These photos were taken today and yesterday

No wonder im having a heck of a time keeping bait at this location. I have three different shooter boars hitting my bait one sow and two full grown cubs. One of the boars is not on the camera but I saw it last night. Its a big coal black bear like the sow but larger. The big brown bear is the one that came in to 6 feet behind my blind when my daughter looked at it through the window. The light one with the brow legs also came in that night with my kids in the blind. 

Its good to have cameras working now. I actually have two at this bait on two different trees. 

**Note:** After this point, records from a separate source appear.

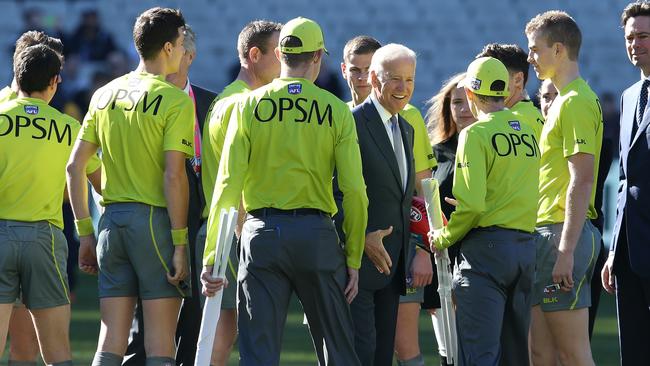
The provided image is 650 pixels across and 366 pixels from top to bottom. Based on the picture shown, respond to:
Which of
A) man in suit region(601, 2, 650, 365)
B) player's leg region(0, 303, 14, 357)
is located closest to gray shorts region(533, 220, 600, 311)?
man in suit region(601, 2, 650, 365)

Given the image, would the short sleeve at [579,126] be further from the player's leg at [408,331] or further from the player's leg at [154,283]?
the player's leg at [154,283]

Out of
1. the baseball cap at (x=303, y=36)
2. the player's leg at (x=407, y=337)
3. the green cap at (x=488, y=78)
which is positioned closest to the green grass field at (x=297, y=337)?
the player's leg at (x=407, y=337)

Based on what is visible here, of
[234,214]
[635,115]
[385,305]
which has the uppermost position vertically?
[635,115]

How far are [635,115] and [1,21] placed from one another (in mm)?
15312

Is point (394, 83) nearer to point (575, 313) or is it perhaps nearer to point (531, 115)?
point (531, 115)

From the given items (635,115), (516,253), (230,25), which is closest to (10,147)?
(516,253)

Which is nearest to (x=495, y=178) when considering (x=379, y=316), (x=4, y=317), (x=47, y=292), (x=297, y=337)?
(x=379, y=316)

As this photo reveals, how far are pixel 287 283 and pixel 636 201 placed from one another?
1968 mm

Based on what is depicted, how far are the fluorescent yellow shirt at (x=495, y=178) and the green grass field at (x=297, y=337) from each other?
9.78 feet

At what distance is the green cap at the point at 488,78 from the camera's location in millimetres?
6828

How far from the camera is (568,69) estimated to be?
23.9 feet

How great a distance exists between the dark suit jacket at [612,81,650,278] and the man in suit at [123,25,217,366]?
8.32 feet

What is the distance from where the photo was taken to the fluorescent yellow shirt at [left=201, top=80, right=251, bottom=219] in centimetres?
703

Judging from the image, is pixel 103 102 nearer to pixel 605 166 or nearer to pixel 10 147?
pixel 10 147
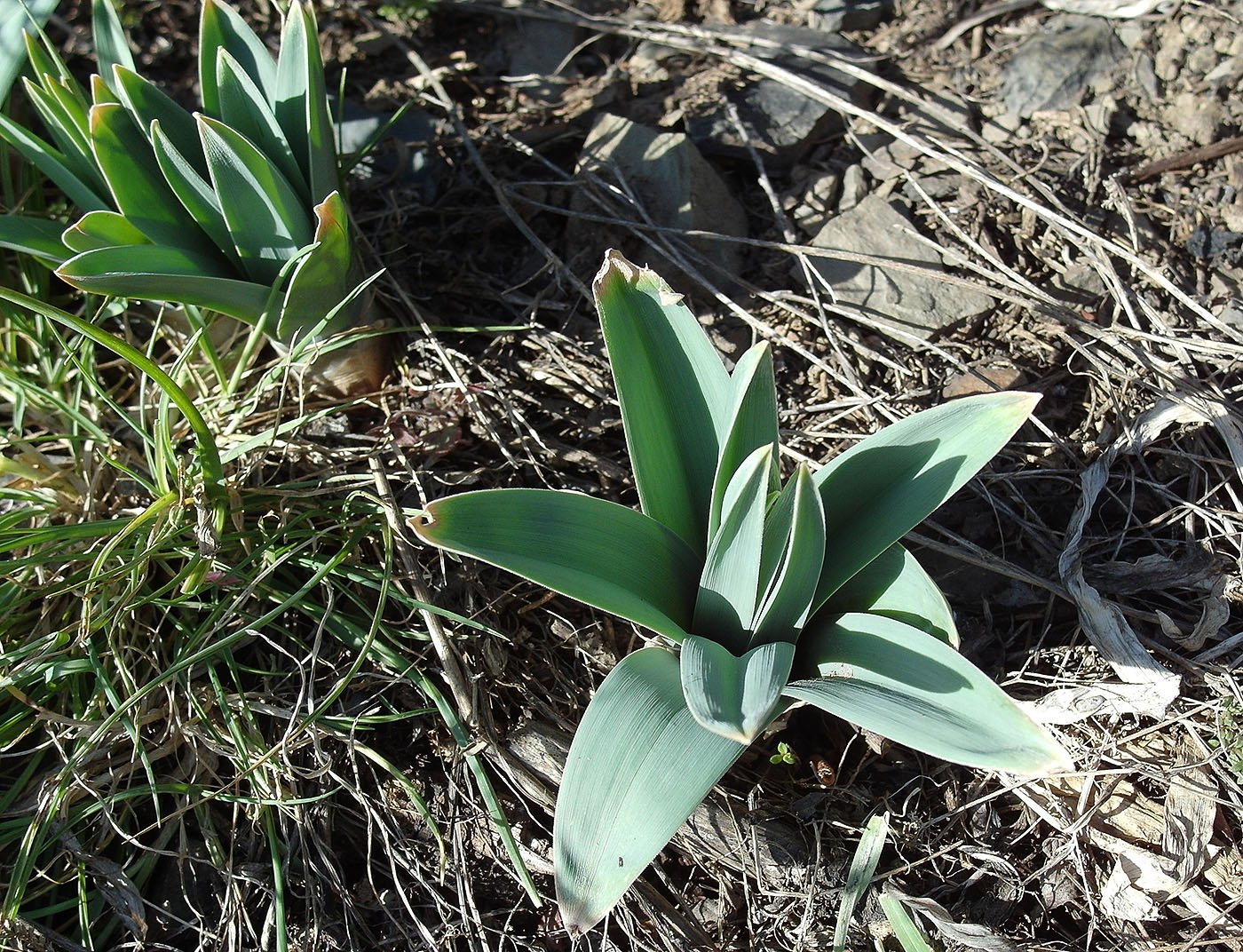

wish me luck ill be in the tree stand all day tomorrow


----------



## silentstalker

The action is heating up! Keep at it as one of them is bound to come by as the competition is getting high with all those bears! I will be awaiting the news!


----------



## swbuckmaster

If I actually get a bear it will be icing but its already been a heck of a ride ill never forget. To bad the opportunity only comes once every 20 years in Utah now.


----------



## Mr Muleskinner

Right across the border in Idaho you can go every year and it is not too pricey. We head up there just a couple of days before the hunt and have bears coming in within a day or so. A week bear hunting with the kids is about as good as it gets for sure.


----------



## JuddCT

My Idaho bear hunt with my father and brothers is still one of the best hunts we have done.


----------



## t_boneking

SW, have you gone into your stand and had someone else stay on the ground and bait your station and do a bacon or molasses burn and then leave? I had my dad do this and as he left he mad plenty of noise. The bears thought we had all left and they came running. This can sometimes be a good way to bring the bears in a bit earlier. Just an idea.


----------



## Broadside_Shot

I know somthing about this hunt....


----------



## swbuckmaster

Well it was successful but I need to write it up so I can do it justice.


----------



## JuddCT

Great job! Hopefully your girls were there?


----------



## JuddCT

Great thread. I know whose brain to pick when I finally draw.


----------



## outdoorser

Sweet!! can't wait to see all the pics and the story.


----------



## silentstalker

Show them the money shot Scott!


----------



## swbuckmaster

Its a boar lol


----------



## elkmule123

Congratulations!!!


----------



## Dunkem

Nice:!:Great Post.


----------



## wasatchwillie

awesome!!!!!! cant wait to see the pics and read the story! congrats!


----------



## Finnegan

Atta boy, Scott!


----------



## nateysmith

Nice work!


----------



## longbow

Congrats on a fine bear!!!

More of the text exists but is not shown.